Ne débattons plus avec l'extrême-droite



L'extrême-droite tue. L'extrême droite tue à Utøya, elle tue à Charlottesville, elle tue à Christchurch.

Et pourtant, elle monte. En dépit de ce lourd bilan, on continue de l'inviter dans le débat public. On persiste à inviter ses représentants les plus éminents sur les plateaux de télévision et les studios de radio. On leur tend le micro pour qu'ils répandent leur haine.

En 2002, quand pour la première fois le Front national parvint au second tour de l'élection présidentielle, il n'y eût pas de débat cette année là. Jacques Chirac se justifia en ces termes :
« Face à l'intolérance et à la haine, il n'y a pas de transaction possible, pas de compromission possible, pas de débat possible. […] Pas plus que je n'ai accepté dans le passé d'alliance avec le Front national, et ceci quel qu'en soit le prix politique, […] je n'accepterai demain de débat avec son représentant. »
En 2017, la situation était différente. Entre temps, le Front national s'est normalisé, il s'est « dédiabolisé ». Il est désormais un parti avec lequel on peut parler, discuter, parce que « compatible avec la République ».

Et après tout, quoi de plus normal ? N'est-ce pas ça le jeu démocratique ? Un échange contradictoire entre des opinions qui s'opposent, avec un peuple en arbitre suprême ? Sûrement, oui, si vous êtes en première année de fac de lettres.

Cette approche simpliste de la question veut faire croire que toutes les opinions se valent et peuvent être soumise à discussion. Or, doit-on nécessairement débattre de tout ? Si demain quelqu'un vient clamer que les musulmans sont des êtres inférieurs, doit-on s'engager dans une discussion avec lui pour déterminer objectivement la vérité, test ADN et scanner du cerveau à l'appui ? Non.

Parler avec l'extrême-droite, même pour les contredire, c'est accepter les termes du débat tels qu'elles les a définis. C'est rendre la position acceptable. Cela construit un spectre d'opinions biaisé où votre position et la leur sont les deux extrêmes, et où la position modérée se trouve quelque part entre les deux.

Prenons un exemple tristement d'actualité, le grand remplacement. Il s'agit d'une théorie du complot créé par l'écrivain Renaud Camus affirmant qu'il existerait un processus de « remplacement » de la population européenne par une population non-européenne originaire essentiellement du Maghreb et d'Afrique noire, le tout orchestré par des forces politiques obscures.
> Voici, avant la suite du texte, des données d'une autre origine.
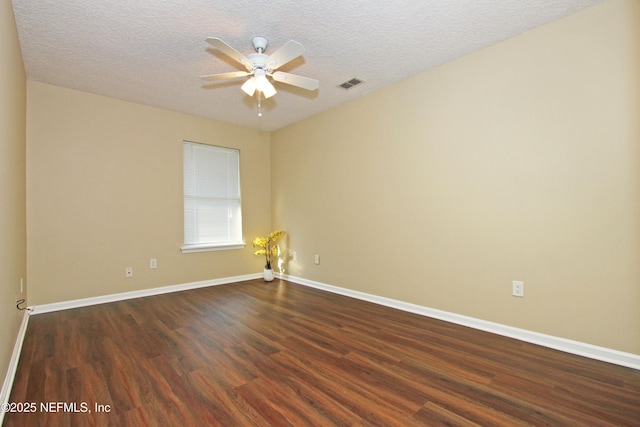 unfurnished room with ceiling fan, dark hardwood / wood-style flooring, and a textured ceiling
Conséquemment à l'attentat, une journaliste d'Europe 1, que l'on ne peut pas a priori soupçonner de racisme, s'est ému sur Twitter qu'on ne puisse débattre sereinement en France du grand remplacement, appelant à des statistiques ethniques pour pouvoir en discuter sur des bases objectives. En faisant cela, elle légitime la discussion de façon autrement plus subtile qu'en criant « dehors les Arabes », mais en demandant des chiffres, en bonne personne modérée qu'elle est.

Et c'est à cause de pareils comportements que Renaud Camus et ses idées racistes sont devenus des sujets de discussions acceptables, alors même que son parti politique consiste essentiellement en trois cons dans une cabine téléphonique.

C'est parce qu'on donne régulièrement tribune à Éric Zemmour pour discuter avec lui que les idées racistes ont pris du champ. C'est parce que Davis Pujadas invite Robert Ménard, proche de Renaud Camus, dans son émission sur LCI juste après l'attentat que s'infuse dans les esprits l'idée que ces théories fascistes font désormais partie du domaine du possible. Le même Robert Ménard qui a procédé à des recensements de musulmans dans les écoles de Béziers sur la base de noms sur des listes.

Demain, Marine Le Pen pourra dire qu'elle est contre la violence, qu'elle ne croit pas en la théorie du grand remplacement. Au fond, on peut se contenter d'expulser les musulmans sans aller leur tirer dessus à la kalachnikov. Voilà une position modérée.

A-t-on vu suite aux attentats de Daesh en France des islamistes sur les plateaux de télévision expliquer calmement que les mécréants sont un vrai problème ? Non, et pourtant c'est ce qui est en train de se passer, tous les jours.

Ne vous méprenez pas pour autant. Il n'est pas interdit de parler d'immigration. Il n'est pas interdit de parler de l'Islam. Mais n'en parlons pas dans les termes choisis par l'extrême-droite. Laissons les chercheurs en sciences sociales s'emparer de ces questions avec la méthodologie qui s'impose, loin des caricatures que dressent les parangons du racisme.

Nos actions ont des conséquences, et en laissant s'exprimer la pensée raciste nous contribuons à la prolifération de cette idéologie mortifère.